-- Aim --
Answer these questions about the excerpt on Christian funeral practices below:
1. In what decade did the cosmeticized, sentimental and costly funerals develop?
2. Who spoke of an "appointed office" for Christian burial, and where?
3. What three movements made up the early Christian funeral rite?

A significant number of Christian clergy, especially those who are more progressive and better educated, applaud many of these changes. While they may be troubled somewhat by the open-mike atmosphere of these new services or by the inevitable banalities of some of the poems, songs, readings and other elements imported into them, they nevertheless find them preferable to the older, often depersonalized and more somber rituals of the past—primarily for two reasons.
First, the preference for memorial services, the emphasis on joy or even on laughter, the de-emphasis on the body of the deceased, and the celebration of the personal aspects of the life of the one who has died all seem more commensurate with the Christian witness to the resurrection. Second, the valuing of simpler, less formal services provides leverage for people to break loose from the stranglehold of showy, expensive and burdensome funeral practices so prized by the funeral industry.
These clergy are unquestionably well intentioned, and they are right to find some encouraging signs here, but I want to raise some basic theological questions about this emerging pattern of death practices. I would like to suggest that these newer rituals, for all of their virtues of freedom, simplicity and seeming festivity, are finally expressions of a corrupted understanding of the Christian view of death. These newer practices are attractive mainly because they seem to offer relief from the cosmeticized, sentimental, impersonal and often costly funerals that developed in the 1950s, which were themselves parodies of authentic Christian rituals. Contemporary Christian funeral practices certainly need to be changed, but change should be more a matter of recovery and reformation than innovation and improvisation.
In the early years of the Christian movement, Christians developed distinct funeral practices that, while woven from local customs, still reflected Christian theology. At the beginning of the third century, Tertullian could already speak of an "appointed office" for Christian burial in North Africa, and certainly by the late fourth century the contours of a distinct Christian funeral rite began to appear. This rite was composed of three movements: preparation, processional and burial.

-- Data block --
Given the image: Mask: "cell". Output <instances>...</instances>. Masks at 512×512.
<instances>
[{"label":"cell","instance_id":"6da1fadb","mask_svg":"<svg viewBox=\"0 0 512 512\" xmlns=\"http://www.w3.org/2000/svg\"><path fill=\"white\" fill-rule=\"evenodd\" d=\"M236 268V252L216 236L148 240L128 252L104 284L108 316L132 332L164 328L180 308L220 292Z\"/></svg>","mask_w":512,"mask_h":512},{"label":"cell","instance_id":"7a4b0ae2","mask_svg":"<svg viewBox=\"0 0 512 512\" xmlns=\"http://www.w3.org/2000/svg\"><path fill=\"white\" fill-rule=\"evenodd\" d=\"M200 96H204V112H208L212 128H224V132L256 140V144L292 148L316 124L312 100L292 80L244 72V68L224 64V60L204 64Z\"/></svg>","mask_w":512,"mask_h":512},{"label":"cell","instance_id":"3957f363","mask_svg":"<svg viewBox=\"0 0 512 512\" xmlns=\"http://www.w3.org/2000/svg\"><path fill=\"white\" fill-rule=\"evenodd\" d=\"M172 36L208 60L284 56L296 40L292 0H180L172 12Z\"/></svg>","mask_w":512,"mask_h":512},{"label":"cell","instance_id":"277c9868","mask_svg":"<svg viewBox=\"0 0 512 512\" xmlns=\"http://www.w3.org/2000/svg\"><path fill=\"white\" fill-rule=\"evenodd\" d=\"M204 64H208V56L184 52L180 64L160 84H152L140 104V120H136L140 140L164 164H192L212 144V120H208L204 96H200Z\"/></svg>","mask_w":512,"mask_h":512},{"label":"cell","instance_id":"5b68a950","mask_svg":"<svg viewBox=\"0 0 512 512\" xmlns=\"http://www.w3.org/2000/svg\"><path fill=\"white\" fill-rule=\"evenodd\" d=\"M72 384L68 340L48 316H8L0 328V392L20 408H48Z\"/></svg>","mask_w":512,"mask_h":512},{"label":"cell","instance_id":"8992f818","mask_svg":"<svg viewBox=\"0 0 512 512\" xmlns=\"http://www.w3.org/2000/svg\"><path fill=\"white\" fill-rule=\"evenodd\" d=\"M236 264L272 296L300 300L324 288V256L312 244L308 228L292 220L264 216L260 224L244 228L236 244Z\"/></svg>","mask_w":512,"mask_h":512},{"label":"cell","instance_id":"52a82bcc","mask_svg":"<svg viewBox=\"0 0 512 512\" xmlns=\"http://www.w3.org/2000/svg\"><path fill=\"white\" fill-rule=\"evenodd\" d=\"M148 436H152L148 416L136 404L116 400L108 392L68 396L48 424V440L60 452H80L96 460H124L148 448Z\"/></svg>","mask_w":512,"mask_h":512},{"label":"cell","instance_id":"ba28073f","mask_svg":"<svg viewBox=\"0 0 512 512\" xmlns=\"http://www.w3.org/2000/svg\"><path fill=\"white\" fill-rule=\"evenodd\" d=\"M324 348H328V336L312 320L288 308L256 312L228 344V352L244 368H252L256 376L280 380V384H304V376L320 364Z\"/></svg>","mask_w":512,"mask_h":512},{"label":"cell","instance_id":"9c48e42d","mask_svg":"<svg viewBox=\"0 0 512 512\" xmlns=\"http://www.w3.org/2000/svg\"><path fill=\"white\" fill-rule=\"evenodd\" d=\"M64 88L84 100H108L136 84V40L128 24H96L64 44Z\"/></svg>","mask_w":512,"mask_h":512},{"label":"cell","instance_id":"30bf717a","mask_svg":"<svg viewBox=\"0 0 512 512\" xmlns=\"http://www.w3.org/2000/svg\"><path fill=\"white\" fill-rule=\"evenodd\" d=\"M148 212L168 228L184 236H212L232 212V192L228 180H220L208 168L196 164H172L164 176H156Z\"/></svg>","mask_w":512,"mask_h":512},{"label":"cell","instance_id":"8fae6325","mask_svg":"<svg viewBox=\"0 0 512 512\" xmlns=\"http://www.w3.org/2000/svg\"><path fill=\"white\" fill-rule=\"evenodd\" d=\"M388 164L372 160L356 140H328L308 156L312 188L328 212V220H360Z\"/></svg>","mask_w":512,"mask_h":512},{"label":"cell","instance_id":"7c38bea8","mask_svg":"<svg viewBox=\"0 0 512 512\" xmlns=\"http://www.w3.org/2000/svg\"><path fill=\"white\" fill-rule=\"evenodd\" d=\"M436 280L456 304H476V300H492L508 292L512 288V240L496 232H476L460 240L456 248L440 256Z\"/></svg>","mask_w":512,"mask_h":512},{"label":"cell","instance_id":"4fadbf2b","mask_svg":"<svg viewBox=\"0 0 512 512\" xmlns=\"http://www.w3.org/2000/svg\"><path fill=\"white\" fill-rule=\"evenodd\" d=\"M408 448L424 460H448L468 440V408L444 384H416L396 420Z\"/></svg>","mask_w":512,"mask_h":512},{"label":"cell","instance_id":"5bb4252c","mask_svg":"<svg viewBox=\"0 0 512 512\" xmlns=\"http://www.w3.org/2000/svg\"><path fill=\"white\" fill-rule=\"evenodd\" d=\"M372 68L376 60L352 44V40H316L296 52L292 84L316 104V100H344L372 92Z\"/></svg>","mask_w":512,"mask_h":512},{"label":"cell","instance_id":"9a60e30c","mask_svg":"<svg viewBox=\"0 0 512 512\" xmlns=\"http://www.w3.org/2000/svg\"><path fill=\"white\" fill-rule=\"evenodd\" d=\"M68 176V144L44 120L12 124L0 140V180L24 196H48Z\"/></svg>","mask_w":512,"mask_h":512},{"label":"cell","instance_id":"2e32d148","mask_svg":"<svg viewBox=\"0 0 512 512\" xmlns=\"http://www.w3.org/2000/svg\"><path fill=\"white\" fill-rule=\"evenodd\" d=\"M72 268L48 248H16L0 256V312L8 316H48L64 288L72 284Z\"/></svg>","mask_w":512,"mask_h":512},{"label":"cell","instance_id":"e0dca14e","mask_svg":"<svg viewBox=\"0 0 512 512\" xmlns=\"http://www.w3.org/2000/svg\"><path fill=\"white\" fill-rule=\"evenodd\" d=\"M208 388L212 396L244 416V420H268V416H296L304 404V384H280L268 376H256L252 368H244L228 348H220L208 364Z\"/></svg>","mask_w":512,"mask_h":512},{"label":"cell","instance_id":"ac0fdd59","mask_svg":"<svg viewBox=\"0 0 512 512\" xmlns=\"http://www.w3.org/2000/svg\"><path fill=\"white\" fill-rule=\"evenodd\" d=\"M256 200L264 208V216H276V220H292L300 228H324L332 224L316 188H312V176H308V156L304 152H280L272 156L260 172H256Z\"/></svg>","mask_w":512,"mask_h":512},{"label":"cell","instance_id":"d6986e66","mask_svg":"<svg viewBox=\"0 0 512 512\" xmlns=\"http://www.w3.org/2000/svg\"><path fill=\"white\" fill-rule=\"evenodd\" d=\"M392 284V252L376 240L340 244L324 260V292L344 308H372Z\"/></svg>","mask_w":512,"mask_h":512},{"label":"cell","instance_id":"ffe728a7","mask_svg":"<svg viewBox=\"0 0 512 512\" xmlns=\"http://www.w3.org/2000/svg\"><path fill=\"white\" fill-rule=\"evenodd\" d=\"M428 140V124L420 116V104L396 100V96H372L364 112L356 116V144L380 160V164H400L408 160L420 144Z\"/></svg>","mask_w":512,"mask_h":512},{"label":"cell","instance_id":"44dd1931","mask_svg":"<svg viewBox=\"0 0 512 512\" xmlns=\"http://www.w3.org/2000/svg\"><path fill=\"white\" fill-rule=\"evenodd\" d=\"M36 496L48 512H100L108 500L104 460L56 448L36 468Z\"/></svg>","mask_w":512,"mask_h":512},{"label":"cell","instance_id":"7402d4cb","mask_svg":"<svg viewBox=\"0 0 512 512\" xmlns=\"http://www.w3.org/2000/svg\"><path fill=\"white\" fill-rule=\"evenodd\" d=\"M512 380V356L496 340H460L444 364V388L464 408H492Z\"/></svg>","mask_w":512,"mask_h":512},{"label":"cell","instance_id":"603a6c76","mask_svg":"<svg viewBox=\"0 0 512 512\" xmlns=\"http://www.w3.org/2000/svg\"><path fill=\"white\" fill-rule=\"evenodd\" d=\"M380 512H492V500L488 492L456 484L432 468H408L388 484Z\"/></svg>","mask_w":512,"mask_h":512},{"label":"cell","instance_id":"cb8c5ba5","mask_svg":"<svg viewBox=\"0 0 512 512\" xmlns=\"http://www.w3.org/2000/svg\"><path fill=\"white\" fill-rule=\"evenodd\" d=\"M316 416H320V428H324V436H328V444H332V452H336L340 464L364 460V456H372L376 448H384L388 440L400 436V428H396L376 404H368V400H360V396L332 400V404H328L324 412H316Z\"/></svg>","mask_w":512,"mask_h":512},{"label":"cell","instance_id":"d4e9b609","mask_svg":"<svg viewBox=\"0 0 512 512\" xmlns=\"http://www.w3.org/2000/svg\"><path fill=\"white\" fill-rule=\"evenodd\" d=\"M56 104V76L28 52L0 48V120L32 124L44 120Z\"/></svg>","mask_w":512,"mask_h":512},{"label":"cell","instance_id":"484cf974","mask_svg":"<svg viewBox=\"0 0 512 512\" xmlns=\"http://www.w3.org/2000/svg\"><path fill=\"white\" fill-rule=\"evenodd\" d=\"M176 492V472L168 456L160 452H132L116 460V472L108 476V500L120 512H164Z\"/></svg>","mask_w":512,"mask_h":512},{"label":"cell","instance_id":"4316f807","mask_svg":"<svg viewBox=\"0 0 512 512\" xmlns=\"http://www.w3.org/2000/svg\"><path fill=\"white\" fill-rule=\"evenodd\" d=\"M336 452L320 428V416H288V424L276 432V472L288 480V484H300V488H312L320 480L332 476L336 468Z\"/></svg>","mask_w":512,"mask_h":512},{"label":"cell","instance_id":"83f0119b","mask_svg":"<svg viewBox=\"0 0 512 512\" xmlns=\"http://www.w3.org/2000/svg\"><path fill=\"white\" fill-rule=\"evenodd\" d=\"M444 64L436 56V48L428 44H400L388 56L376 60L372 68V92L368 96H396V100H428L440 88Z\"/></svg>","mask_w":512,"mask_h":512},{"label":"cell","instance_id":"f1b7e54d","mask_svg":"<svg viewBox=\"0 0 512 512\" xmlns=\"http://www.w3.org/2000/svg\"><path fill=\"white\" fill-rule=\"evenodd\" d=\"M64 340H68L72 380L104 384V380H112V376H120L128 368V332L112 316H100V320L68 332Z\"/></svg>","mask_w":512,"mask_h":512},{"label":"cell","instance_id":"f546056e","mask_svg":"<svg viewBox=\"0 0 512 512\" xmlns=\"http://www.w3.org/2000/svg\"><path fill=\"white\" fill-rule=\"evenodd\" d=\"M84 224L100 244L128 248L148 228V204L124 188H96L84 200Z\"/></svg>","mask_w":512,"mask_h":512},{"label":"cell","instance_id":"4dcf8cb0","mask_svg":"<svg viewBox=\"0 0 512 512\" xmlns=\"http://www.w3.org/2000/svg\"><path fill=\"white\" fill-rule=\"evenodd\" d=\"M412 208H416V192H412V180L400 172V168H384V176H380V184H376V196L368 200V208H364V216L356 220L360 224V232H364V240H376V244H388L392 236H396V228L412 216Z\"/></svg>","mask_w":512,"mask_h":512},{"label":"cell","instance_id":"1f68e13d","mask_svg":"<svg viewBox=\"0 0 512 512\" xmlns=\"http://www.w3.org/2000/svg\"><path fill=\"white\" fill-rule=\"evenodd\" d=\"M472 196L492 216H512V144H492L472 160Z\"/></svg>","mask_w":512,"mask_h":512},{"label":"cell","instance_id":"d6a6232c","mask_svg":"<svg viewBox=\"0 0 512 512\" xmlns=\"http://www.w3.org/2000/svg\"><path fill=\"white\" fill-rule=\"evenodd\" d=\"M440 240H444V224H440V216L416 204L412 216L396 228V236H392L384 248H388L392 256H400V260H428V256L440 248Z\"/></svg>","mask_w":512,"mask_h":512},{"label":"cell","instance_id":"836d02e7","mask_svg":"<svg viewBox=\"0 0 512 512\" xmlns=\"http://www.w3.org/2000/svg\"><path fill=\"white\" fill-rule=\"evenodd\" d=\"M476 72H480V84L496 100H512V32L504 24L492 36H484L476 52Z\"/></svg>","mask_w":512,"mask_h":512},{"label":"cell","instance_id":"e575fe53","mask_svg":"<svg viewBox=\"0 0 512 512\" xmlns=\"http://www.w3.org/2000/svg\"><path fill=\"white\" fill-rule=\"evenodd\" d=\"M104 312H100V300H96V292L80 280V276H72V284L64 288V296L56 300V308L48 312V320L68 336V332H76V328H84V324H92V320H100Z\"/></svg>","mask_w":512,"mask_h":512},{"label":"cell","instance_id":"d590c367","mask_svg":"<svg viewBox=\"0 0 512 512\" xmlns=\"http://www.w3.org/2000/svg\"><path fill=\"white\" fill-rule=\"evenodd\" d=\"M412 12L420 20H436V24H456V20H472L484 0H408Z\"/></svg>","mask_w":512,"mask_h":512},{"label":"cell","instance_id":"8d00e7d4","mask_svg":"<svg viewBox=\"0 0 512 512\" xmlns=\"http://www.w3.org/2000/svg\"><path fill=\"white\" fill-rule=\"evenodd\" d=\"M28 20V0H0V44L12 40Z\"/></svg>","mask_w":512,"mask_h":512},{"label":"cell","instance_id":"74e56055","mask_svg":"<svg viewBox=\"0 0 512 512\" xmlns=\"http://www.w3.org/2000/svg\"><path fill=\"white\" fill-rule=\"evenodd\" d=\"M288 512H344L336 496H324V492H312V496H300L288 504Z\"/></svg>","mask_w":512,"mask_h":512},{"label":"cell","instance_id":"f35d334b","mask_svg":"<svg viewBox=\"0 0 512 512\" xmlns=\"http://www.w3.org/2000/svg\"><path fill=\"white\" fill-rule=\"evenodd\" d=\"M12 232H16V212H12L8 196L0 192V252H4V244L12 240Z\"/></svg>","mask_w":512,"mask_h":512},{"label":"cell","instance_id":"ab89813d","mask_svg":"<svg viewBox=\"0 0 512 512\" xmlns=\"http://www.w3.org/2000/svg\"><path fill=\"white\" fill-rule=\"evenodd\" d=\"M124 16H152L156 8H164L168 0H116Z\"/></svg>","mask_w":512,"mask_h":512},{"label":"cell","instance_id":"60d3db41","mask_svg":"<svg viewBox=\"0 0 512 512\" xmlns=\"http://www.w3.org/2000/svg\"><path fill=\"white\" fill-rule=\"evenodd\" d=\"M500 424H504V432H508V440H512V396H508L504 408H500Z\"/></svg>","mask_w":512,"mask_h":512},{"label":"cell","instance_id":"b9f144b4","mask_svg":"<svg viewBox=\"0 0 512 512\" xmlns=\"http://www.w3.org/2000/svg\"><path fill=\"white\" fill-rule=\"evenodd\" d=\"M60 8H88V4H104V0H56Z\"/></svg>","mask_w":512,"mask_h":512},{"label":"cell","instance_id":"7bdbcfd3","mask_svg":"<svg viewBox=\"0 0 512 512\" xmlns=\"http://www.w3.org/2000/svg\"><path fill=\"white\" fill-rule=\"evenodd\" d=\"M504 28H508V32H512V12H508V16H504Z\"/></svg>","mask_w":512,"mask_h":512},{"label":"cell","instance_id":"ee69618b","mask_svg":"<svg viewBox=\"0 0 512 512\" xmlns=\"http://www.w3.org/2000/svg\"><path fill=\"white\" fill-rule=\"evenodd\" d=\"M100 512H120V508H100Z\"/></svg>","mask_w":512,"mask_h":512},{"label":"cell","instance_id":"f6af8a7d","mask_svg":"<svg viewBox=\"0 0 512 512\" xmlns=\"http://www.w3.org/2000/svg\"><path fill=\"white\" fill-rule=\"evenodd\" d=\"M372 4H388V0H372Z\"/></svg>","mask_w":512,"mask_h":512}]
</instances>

-- Final answer --
1. The 1950s.
2. Tertullian, in North Africa.
3. Preparation, processional and burial.